「孫たちへ。あなたたちのお母さんがどんなにひどい人かを伝えたい」。そう書かれた日記を、認知症だった母親の介護生活で見つけたと話す、ビーズ作家・女優の秋川リサさん。シングルマザー家庭で生まれ育った秋川さんは、母親との溝が埋まらないまま壮絶な介護生活を7年経験しました。「よく面倒をみることができたね」と周囲から言われながら母の最期を看取った本音を語ってくれました。
自分につらくあたっていた母親が認知症に
── 秋川さんはシングルマザー家庭でひとりっ子として育ちましたが、幼少期から親子の確執がある状態だったそうですね。にも関わらず、秋川さんが57歳のときから7年間にわたり、認知症になった当時82歳のお母さんの介護をされました。秋川さん自身、39歳からシングルマザーになって、おひとりでとても大変だったのではないかと想像しますが、今振り返っていかがですか?
秋川さん:母が82歳で認知症になってから、あっという間に状況が悪化。半年間で要介護1から要介護3になってしまったんです。認知症や介護の知識がまったくないなか、行政に相談しても支援を受けられず、とまどってばかり。大きな不安が拭えないまま月日が流れていく感じでした。娘が大学を卒業したばかりの頃で、私と一緒に母の面倒をみてくれてすごく助けられましたが、結局2年間、自宅で介護していました。
その後、自宅介護に限界を感じて母が入所できる介護施設を探していたときには、親戚から「施設なんて、あんな姥捨て山のような場所にお母さんをやるのか」と言われました。近所の人からも「あなたも若い頃、お母さんに苦労かけたんだから、あなたが自宅でみないと」って言われて。「私の人生の何を知ってるの?私がどんな苦労を母にかけたんですか?」と言い返すと、相手は黙りましたけど。余計なお世話だと思いませんか?そういう一般常識的なことを言いたがる人っているんですよね。

── 秋川さんの「余計なお世話です」という言葉に励まされる人もいると思います。そして実際に在宅介護をされた2年間を振り返っていかがですか。
秋川さん:想像を絶するほど過酷でした。私も娘も働かないといけなかったのですが、母から目を離せず、外出ができなくなるし、まず地方の仕事を入れることができない。夜、ベッドで眠ることもできない。「誰も助けてくれないのね」っていう思いもあったけれど、それよりも、いつ母が外に出て行こうとするかわからないから、枕の横に靴を置いて、カタッて音がしたら、すぐ母のところに飛んでいく、という状態で。とにかく毎日必死でした。
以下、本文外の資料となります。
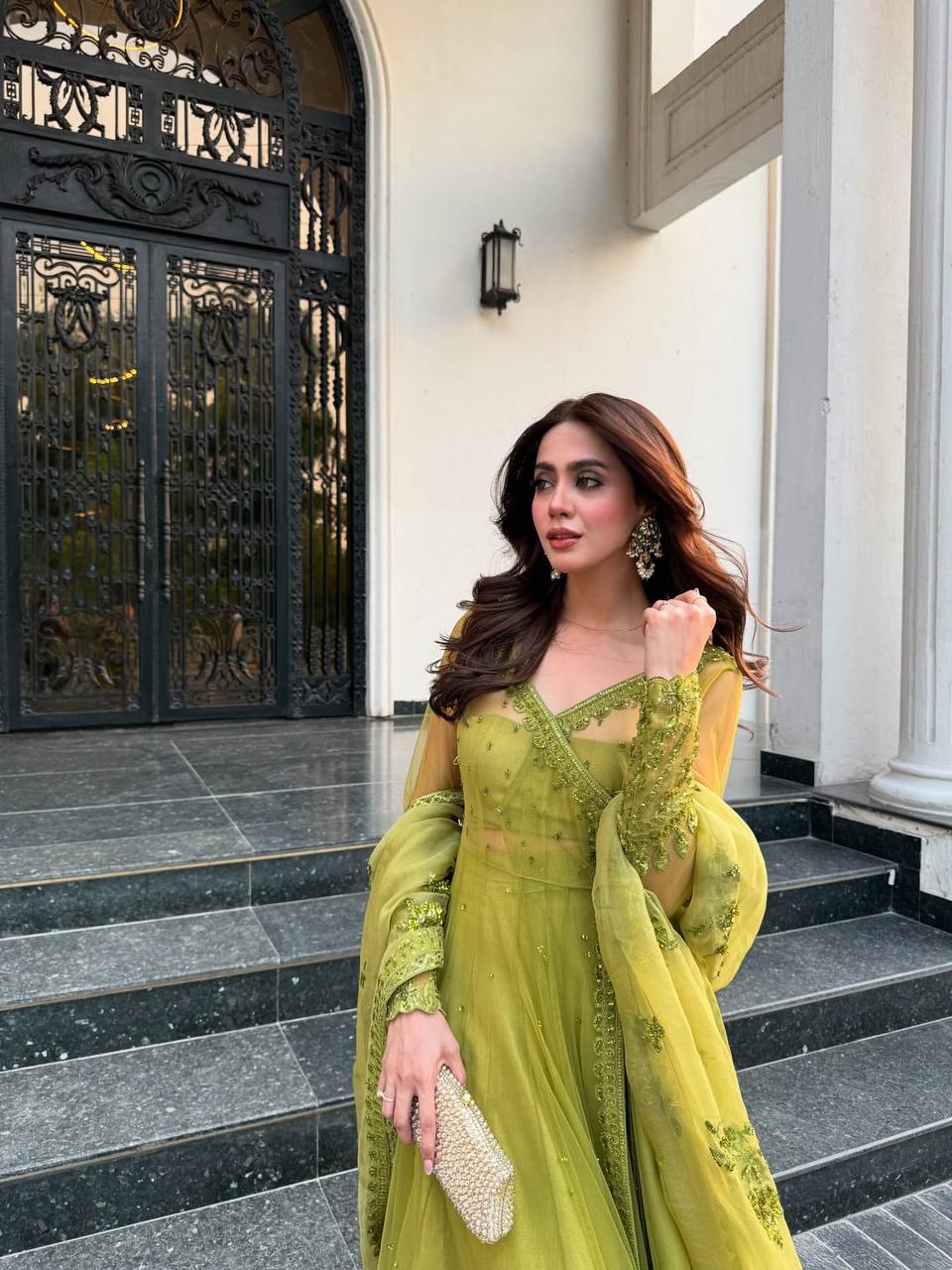 Party Wear Look Designer Lehenga, Blouse, Dupatta And Shrug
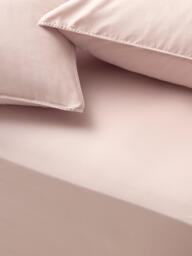 John Lewis Washed Organic Cotton Fitted Sheet
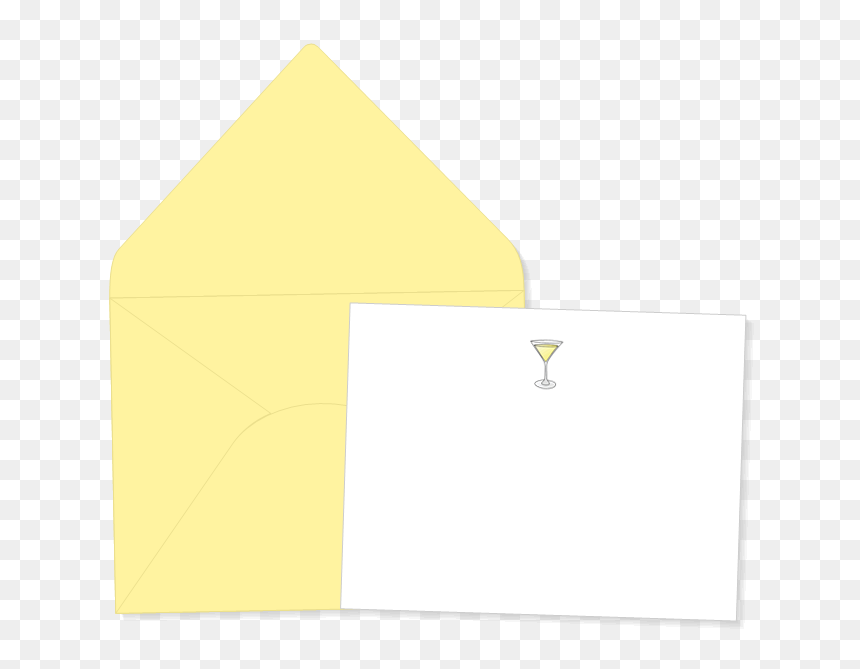 Martini Glass Note Card Thank You - Envelope, HD Png Download - note card png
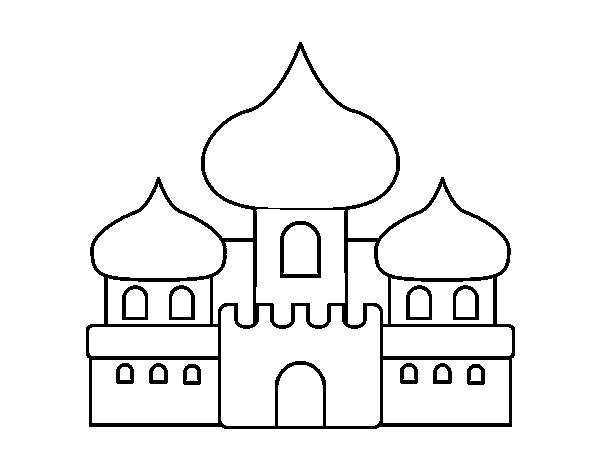 Desenho de Castelo dos mouros para Colorir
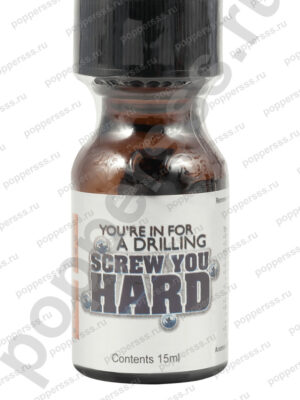 Попперс SCREW YOU HARD 15 мл купить — poppersss.ru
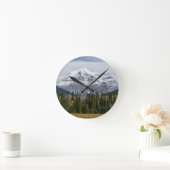 マウンテンランドスケープ山ロブソン ラウンド壁時計 (ホーム)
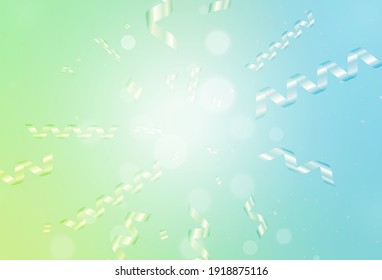 Light Blue, Green vector template in carnival style. A Smart Illustration with gradient Christmas elements. Pattern for school, grammar websites.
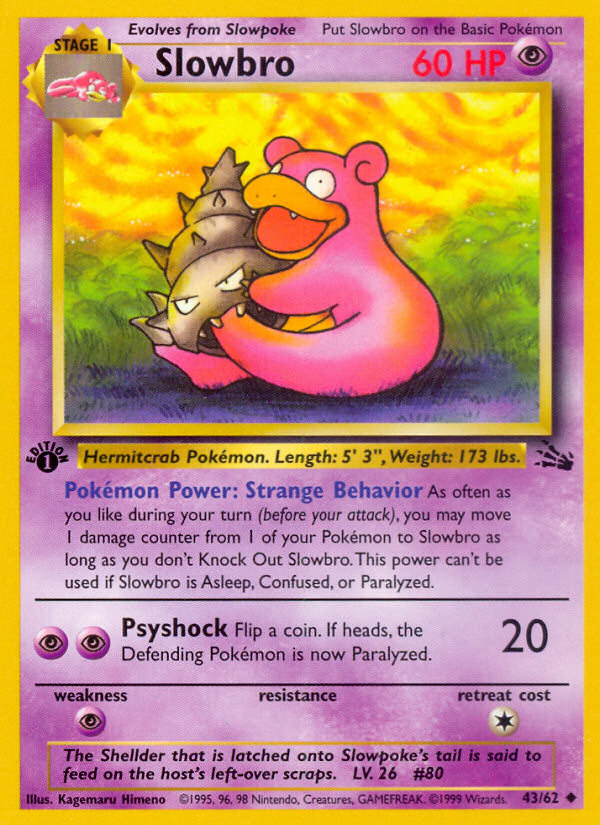 Slowbro (43/62) [Fossil 1st Edition] | Deep Dive Games St. Marys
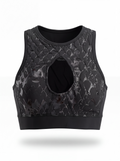 Eclipse Sports Bra - Obsidian - Venom Snakeskin
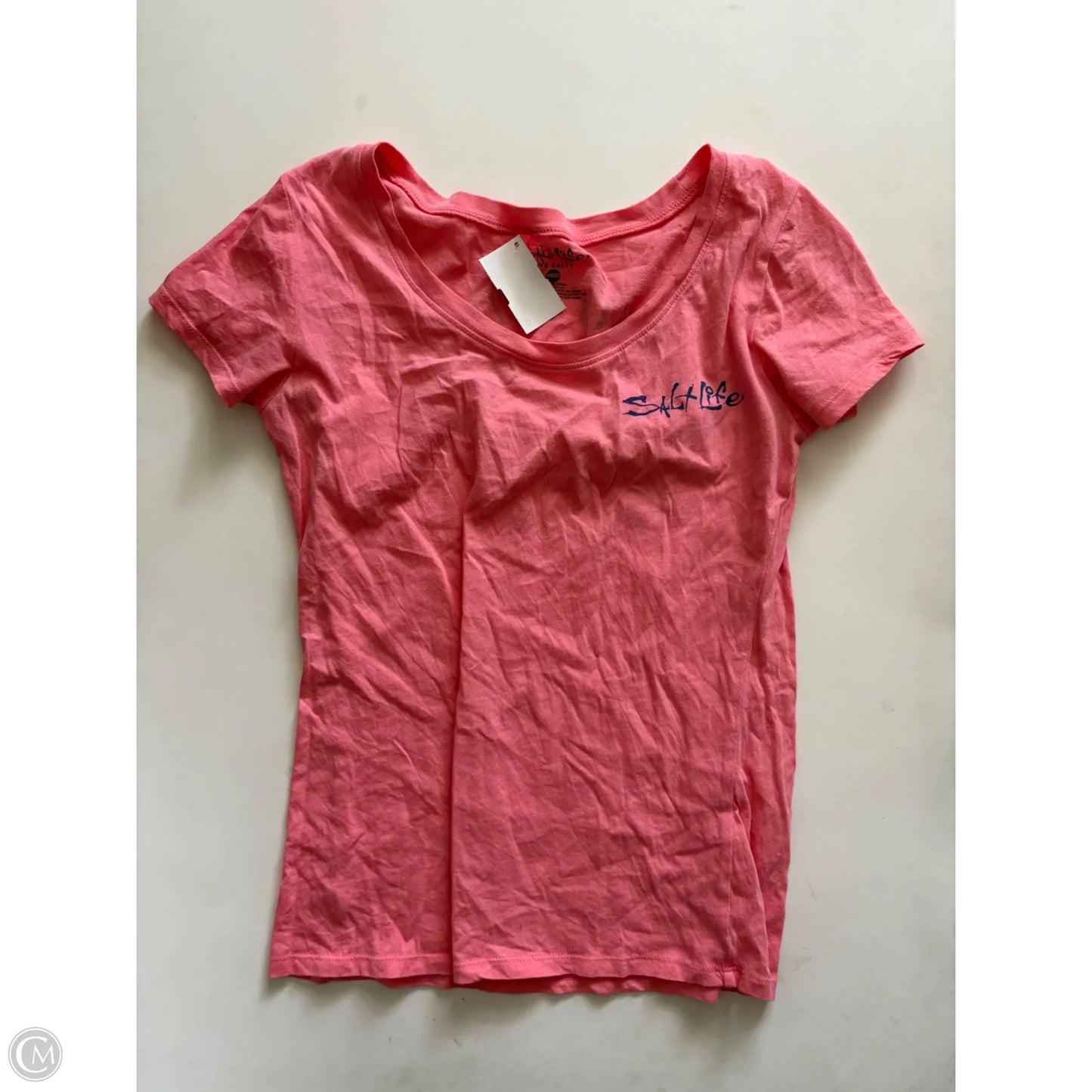 Top Short Sleeve By Salt Life In Pink, Size: M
介護が始まったのは、私が57歳だった今から17年前のこと。母の部屋に鍵をかけるとか、母を拘束するといったことは虐待だと強く言われていた時代でした。だから、母を自由にするしかなくて。でもそうすると、いつ何をするかわからない。私と娘は本当に気の休まるときがありませんでした。
母と一緒に排せつ物を片づける娘が支えに
── 子どもの頃から、お母さんにあまり優しくされたことがないとも伺っています。そのぶん複雑な思いもあったのではと想像しますが…。
秋川さん:母は足腰が丈夫だったから、とにかく徘徊がすごくて。殺意を感じたときもありました。階段を下りる母の後ろ姿を眺めながら、「もし、ここで私が蹴飛ばしたら…ホッとするかもしれない」って思ったこともあります。ただ、娘がすごく明るい性格で、「ママ、どうせ介護するんだったら楽しくするしかないじゃん」っていつも言ってくれていて。彼女の支えがあったから、なんとか乗りきれたんですよね。
たとえば、家に帰ると、廊下や部屋に排せつ物が落ちていたりするんです。私が「これは何?」って言うと、母が「ああ、チェリーちゃんのよ」って当時飼っていた犬のせいにする。そうすると、娘が「チェリーはね、こんな大きなウンチはしないの。これ、おばあちゃんのでしょ?はい、一緒に片づけましょう」って、母に一緒に排せつ物を片づけさせるんですよ(笑)。母は孫の言うことだけは聞いていたんです。
── 娘さんは超強力なサポーターだったんですね!
秋川さん:そうなんです。私はあまり物事を明るく考える方ではないんですけど、誰に似たのか、娘の明るさには本当に助けられて、怒ってもしかたないって思えるわけです。たしかに、怒っても認知症が治るわけじゃないですから。どこのご家庭もそんなふうになんとか乗り切っているのかもしれませんね。施設はやはり月何十万のお金がかかるから、そこを考えて自宅で一緒に暮らすという人も多いんじゃないかなと思います。